Campania

Controlli alimentari pilotati: arrestati funzionari Asl e titolari laboratori

 NAPOLI.Quattro persone in carcere, dieci agli arresti domiciliari, una col divieto di dimora. Sono quindici, in tutto, le misure cautelari che i carabinieri del Nas di Napoli, …

… sotto la direzione del comandante per il Sud Italia, Ernesto Di Gregorio, stanno eseguendo su disposizione del gip del Tribunale partenopeo.

Si tratta di funzionari e impiegati della Asl di Napoli Nord e Centro, addetti al controllo alimentare, referenti di laboratori privati e centri di formazione professionale per alimentaristi. Le accuse mosse ai funzionari Asl sono quelle di aver effettuato pressioni per indirizzare gli esercenti del settore alimentare a rivolgersi a determinati centri di formazione professionale, piuttosto che ad altri. I centri “favoriti” dai funzionari, ai quali occorre rivolgersi per ottenere tutte le autorizzazioni ad esercitare, erano deputati, appunto, al rilascio degli attestati di alimentarista. Ma i funzionari avrebbero favorito anche alcuni laboratori privati, che avevano il compito di rilasciare la documentazione sull’autocontrollo alimentare.
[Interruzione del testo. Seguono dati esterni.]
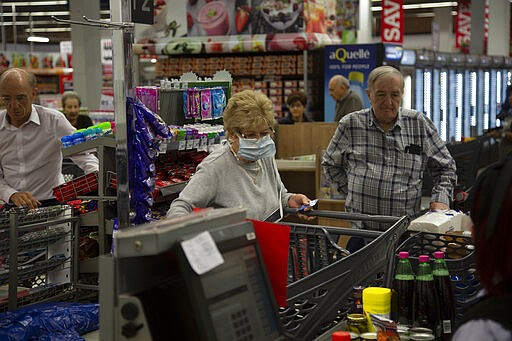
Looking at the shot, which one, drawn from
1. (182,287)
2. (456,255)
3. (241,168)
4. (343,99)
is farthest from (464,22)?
(182,287)

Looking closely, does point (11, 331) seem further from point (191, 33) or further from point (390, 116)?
point (191, 33)

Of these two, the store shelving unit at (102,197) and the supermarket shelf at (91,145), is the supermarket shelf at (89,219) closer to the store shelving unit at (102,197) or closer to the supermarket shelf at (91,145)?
the store shelving unit at (102,197)

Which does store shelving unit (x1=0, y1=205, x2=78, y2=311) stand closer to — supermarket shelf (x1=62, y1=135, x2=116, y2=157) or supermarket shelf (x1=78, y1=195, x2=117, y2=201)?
supermarket shelf (x1=78, y1=195, x2=117, y2=201)

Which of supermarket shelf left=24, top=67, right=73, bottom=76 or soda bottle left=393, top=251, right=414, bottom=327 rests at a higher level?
supermarket shelf left=24, top=67, right=73, bottom=76

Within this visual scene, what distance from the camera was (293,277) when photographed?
3102 millimetres

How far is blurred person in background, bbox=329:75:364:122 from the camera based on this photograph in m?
9.93

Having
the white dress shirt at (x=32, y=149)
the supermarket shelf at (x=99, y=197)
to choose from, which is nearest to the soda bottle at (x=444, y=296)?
the supermarket shelf at (x=99, y=197)

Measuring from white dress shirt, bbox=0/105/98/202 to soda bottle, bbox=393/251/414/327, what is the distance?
312cm

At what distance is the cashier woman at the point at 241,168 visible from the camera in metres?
3.50

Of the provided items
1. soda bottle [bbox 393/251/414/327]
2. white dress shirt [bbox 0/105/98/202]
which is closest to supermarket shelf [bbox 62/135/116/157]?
white dress shirt [bbox 0/105/98/202]

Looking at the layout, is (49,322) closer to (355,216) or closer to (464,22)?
(355,216)

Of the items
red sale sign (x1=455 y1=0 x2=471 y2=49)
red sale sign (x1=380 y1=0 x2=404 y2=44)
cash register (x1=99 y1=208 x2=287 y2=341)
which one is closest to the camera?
cash register (x1=99 y1=208 x2=287 y2=341)

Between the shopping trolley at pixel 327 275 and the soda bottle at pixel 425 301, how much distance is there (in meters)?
0.18

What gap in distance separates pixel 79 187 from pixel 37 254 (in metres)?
0.50
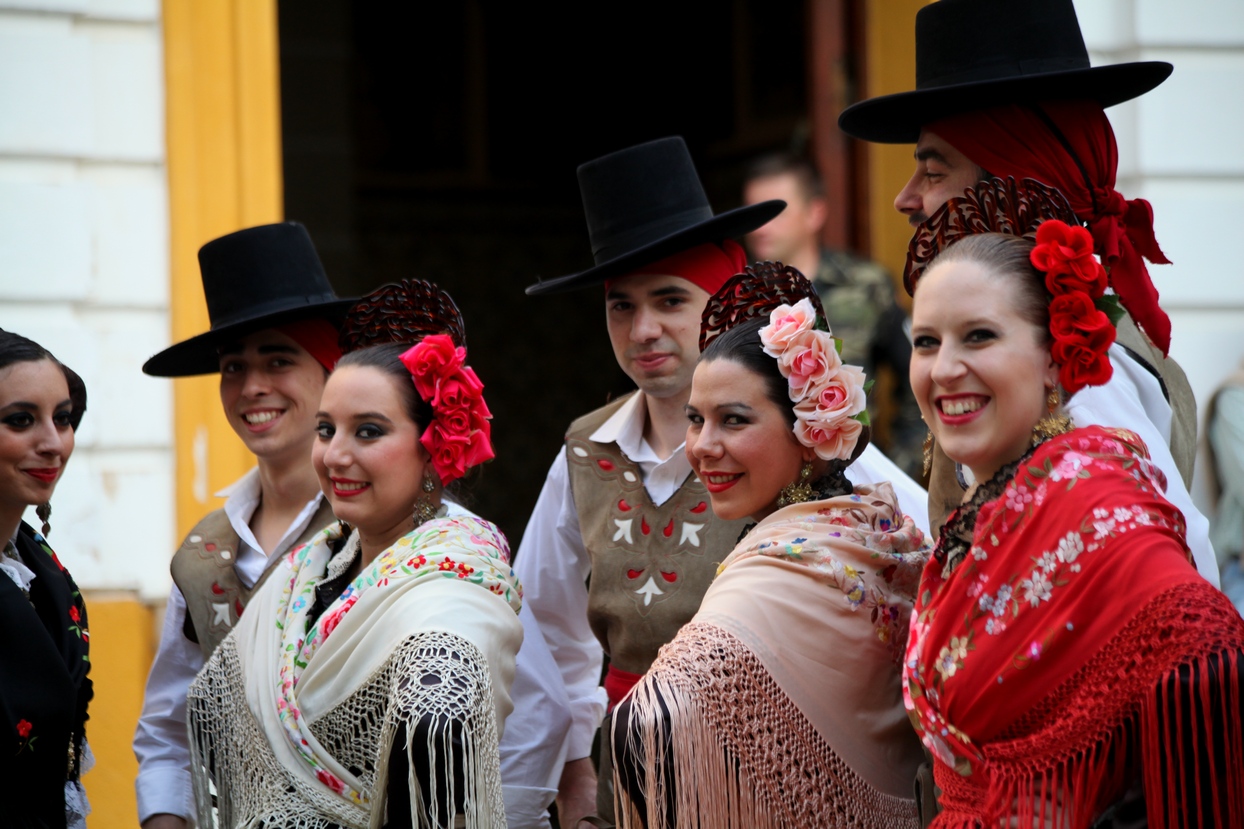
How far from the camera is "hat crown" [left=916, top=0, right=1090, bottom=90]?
285cm

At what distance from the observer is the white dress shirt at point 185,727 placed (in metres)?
3.55

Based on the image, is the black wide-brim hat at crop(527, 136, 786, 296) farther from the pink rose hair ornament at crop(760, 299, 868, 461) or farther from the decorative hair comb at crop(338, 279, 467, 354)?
the pink rose hair ornament at crop(760, 299, 868, 461)

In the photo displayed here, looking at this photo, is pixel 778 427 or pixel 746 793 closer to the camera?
pixel 746 793

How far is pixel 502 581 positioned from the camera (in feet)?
9.62

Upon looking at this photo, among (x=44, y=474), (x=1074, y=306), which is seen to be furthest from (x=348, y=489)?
(x=1074, y=306)

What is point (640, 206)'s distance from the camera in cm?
386

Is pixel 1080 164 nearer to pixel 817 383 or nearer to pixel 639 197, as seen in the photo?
pixel 817 383

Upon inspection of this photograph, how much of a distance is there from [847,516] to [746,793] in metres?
0.57

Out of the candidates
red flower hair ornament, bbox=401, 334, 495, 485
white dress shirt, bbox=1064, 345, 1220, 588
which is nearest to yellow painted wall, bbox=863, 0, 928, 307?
red flower hair ornament, bbox=401, 334, 495, 485

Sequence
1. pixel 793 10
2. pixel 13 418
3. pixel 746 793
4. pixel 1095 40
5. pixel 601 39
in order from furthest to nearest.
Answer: pixel 601 39 → pixel 793 10 → pixel 1095 40 → pixel 13 418 → pixel 746 793

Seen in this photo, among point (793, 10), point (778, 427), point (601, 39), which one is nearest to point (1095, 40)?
point (793, 10)

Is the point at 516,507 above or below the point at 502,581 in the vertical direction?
below

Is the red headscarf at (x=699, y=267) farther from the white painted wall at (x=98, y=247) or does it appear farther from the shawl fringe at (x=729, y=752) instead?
the white painted wall at (x=98, y=247)

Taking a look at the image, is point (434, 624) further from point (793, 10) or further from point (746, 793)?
point (793, 10)
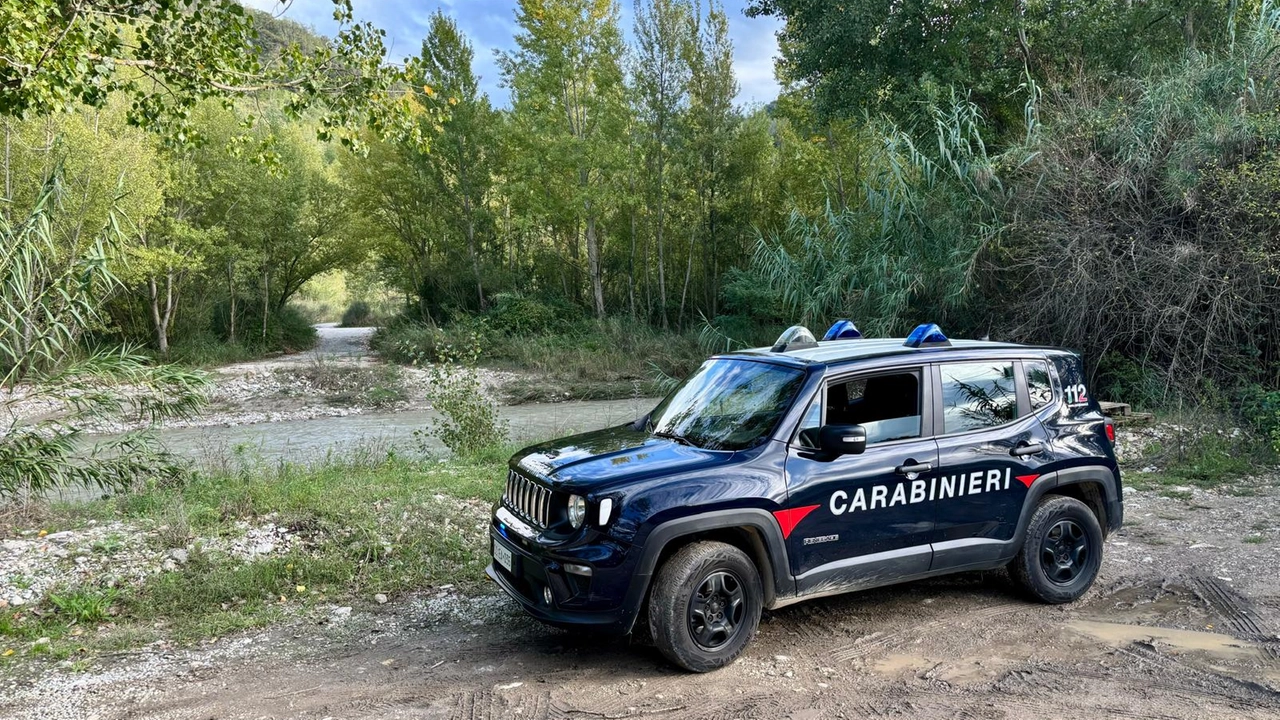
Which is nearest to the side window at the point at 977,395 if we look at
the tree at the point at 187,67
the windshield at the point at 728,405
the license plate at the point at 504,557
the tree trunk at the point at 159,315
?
the windshield at the point at 728,405

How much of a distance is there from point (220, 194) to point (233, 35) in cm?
2338

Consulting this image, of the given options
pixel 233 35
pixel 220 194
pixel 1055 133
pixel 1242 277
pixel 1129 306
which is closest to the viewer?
pixel 233 35

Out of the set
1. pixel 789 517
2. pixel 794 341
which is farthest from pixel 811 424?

“Riteniamo che fossero talmente sicuri della loro impunità, grazie alla forte soggezione imposta con la minaccia di forti sanzioni – ha spiegato il colonnello Di Gregorio – che l’unico elemento di disturbo erano i controlli del Nas, che hanno infatti, al termine di accurate indagini, smontato il disegno criminoso con potenziali conseguenze anche sulla salute delle persone”.
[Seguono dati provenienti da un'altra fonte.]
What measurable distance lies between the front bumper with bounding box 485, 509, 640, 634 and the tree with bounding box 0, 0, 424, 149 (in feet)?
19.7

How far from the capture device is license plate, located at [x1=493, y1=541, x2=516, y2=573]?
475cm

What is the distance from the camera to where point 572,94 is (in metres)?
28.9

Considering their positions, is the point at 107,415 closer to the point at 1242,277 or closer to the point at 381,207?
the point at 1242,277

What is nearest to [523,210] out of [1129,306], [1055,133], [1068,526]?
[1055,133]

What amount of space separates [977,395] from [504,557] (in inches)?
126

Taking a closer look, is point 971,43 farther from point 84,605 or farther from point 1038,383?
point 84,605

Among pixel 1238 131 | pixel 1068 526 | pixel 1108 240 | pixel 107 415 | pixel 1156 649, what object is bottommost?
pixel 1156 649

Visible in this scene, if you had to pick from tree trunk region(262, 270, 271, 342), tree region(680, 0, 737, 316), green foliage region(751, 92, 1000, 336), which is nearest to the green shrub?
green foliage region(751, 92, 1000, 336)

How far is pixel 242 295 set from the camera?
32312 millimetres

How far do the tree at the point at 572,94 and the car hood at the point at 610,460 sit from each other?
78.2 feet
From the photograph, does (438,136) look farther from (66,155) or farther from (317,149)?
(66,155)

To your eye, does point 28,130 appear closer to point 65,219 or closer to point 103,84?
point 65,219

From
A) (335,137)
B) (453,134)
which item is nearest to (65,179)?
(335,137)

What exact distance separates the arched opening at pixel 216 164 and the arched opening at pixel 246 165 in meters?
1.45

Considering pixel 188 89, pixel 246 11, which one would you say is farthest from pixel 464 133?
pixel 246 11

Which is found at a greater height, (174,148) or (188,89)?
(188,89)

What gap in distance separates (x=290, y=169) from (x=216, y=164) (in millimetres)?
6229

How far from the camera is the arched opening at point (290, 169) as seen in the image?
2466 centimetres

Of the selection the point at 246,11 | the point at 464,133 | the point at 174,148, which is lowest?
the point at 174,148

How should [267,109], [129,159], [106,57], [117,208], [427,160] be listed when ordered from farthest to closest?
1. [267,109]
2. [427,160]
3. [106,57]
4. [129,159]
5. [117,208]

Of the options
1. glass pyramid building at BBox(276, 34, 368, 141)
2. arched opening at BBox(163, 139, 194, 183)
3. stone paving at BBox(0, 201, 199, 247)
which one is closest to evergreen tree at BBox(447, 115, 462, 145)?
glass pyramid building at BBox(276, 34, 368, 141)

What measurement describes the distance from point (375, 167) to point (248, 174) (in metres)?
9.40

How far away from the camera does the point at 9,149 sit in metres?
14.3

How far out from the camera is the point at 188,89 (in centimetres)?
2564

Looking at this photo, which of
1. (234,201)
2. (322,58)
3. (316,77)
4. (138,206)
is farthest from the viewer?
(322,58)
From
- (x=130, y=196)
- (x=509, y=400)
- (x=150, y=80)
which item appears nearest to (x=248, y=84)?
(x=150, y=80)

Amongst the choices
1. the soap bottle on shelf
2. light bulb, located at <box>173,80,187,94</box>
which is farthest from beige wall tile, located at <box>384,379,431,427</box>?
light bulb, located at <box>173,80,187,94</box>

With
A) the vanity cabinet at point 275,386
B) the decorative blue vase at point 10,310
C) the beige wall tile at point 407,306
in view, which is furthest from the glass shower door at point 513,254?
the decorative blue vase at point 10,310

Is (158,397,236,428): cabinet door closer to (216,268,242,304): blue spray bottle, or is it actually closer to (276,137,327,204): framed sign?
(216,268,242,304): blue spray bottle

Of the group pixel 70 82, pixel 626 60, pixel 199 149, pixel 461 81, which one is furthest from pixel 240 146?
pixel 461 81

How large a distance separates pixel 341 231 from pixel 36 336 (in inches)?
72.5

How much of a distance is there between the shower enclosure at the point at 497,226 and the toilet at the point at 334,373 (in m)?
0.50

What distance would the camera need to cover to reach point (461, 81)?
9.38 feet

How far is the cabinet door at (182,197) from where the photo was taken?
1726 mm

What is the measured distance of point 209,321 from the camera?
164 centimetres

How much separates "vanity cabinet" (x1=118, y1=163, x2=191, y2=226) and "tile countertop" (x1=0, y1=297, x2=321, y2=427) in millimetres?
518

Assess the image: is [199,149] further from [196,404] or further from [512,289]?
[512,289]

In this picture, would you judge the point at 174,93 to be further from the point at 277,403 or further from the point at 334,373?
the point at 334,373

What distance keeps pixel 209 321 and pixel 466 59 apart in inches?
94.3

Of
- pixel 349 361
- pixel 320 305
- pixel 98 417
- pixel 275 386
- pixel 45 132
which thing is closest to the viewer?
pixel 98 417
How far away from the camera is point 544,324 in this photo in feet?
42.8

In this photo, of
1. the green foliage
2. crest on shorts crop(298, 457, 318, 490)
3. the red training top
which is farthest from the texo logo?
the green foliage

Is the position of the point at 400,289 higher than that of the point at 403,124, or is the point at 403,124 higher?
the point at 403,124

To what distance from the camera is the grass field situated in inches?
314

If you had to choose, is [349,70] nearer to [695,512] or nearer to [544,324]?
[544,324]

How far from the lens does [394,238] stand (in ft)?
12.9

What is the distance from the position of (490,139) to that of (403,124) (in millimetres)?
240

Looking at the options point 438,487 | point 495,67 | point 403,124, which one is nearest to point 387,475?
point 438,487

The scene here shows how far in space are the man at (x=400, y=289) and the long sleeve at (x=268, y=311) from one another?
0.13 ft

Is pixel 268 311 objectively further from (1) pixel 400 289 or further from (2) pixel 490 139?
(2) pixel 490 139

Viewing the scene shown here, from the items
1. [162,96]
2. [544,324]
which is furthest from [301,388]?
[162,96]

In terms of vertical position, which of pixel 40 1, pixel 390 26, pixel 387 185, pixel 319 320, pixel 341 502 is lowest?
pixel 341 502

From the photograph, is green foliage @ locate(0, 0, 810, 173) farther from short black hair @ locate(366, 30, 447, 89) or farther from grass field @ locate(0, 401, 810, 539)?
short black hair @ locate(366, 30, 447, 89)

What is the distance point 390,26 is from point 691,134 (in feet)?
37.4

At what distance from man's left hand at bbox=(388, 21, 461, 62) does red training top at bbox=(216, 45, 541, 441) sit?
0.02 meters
Delle misure disposte dal Tribunale su richiesta della Procura della Repubblica partenopea, finora ne sono state eseguite quattordici. Una persona, infatti, destinataria di un’ordinanza di custodia cautelare in carcere, è attualmente ricercata. Tutti sono accusati di associazione per delinquere finalizzata alla commissione dei reati di corruzione, concussione e falso. Sette, i funzionari e impiegati delle Asl di Napoli Nord e Centro, i restanti, invece, sono referenti di laboratori privati e di centri di formazione professionale per alimentaristi. Nell’ambito dell’operazione sono stati anche segnalati all’autorità giudiziaria trentuno operatori del settore alimentare per avere usufruito delle false attestazioni.

“La presunzione di impunità dei funzionari – dice ancora Di Gregorio – arrivava al punto che gli stessi, nel corso dei controlli agli esercizi pubblici, provvedevano personalmente ad effettuare le incombenze proprie dei laboratori privati da loro imposti, come i prelievi di superficie e tamponi, la consegna degli esiti analitici e il ritiro delle somme dovute ai laboratori privati. Successivamente si occupavano anche di consegnare a mano i falsi attestati”.